TASK PROMPT >> Continue the article below about teachers at a civil rights seminar in Birmingham, picking up after its last sentence.

EXCERPTED PASSAGE >>
----

By Jozi Zwerdling
“It is one of the best seminars I have ever attended,”
said Sara Quezada, a teacher at South El Monte High School in California.
“It was honestly inspirational,” said educator David Benson, who teaches at Colorado Springs School in Colorado and lauded the sense of place he gained from the seminar. “I’ve always enjoyed teaching about the Civil Rights Movement, but after going to Birmingham and seeing the places where things happened and then meeting the people who were involved and getting to actually talk to them and hear their stories, I was motivated to do a lot more with my students on this topic.”
Quezada and Benson were two of 16 educators referred by Rethinking Schools and Teaching for Change’s Zinn Education Project along with colleagues across the nation for the Civic Voices’ International Democracy Memory Bank Project. Civic Voices, administered by the American Federation of Teachers Educational Foundation (AFTEF), and funded by the U.S. Department of Education, is an “international civic education exchange program that involves teachers and students from around the world in preserving the legacy of their countries’ democratic struggles.” The Zinn Education Project was thrilled to introduce this extraordinary opportunity to educators. The highlight for them was a three-day seminar in Birmingham, Ala., in the fall of 2011.

----

DATA >>
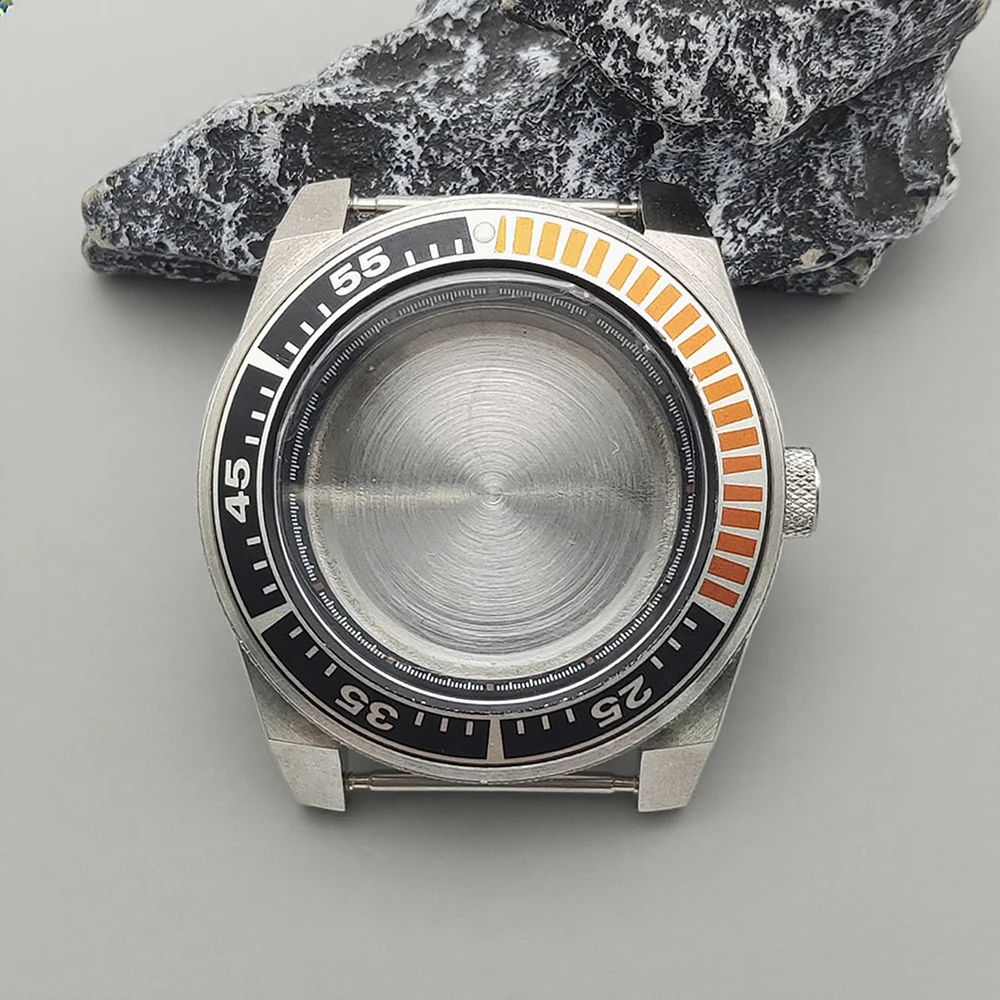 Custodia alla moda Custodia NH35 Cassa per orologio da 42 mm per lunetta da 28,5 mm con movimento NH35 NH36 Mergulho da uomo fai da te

----

EXPECTED ANSWER >>
While in Birmingham, fellows met veterans of the Civil Rights Movement and scholars, including:
- Doug Jones, the former U.S. attorney from the Northern District of Alabama who led the team in the reopened case of the 1963 bombing of the 16th Street Baptist Church;
- Reverend Calvin Woods, who worked alongside Dr. Martin Luther King Jr., co-founded the Alabama Christian Movement for Human Rights (ACMHR), and participated in the Freedom Rides of 1961;
- Gwen Gamble, who participated in the Birmingham Children’s March in 1963;
- Vi Parramore, president of the Jefferson County AFT, who has struggled for equality and justice in area schools; and
- Stephen Schechter, author of the book Exploring Political Ideas.
Fellows also had the opportunity to conduct oral history interviews with local activists in the modern Birmingham civil rights movement. “The interviews with local activists were inspirational as well as humbling,” Quezada testified. “To hear these individuals retell their stories was empowering on many levels. First, most of the individuals were unassuming about their roles as activists. They were simply moved by the devotion to their moral allegiance to justice and equality. I was inspired by their courage despite their cognizance of the life-threatening adversities they faced.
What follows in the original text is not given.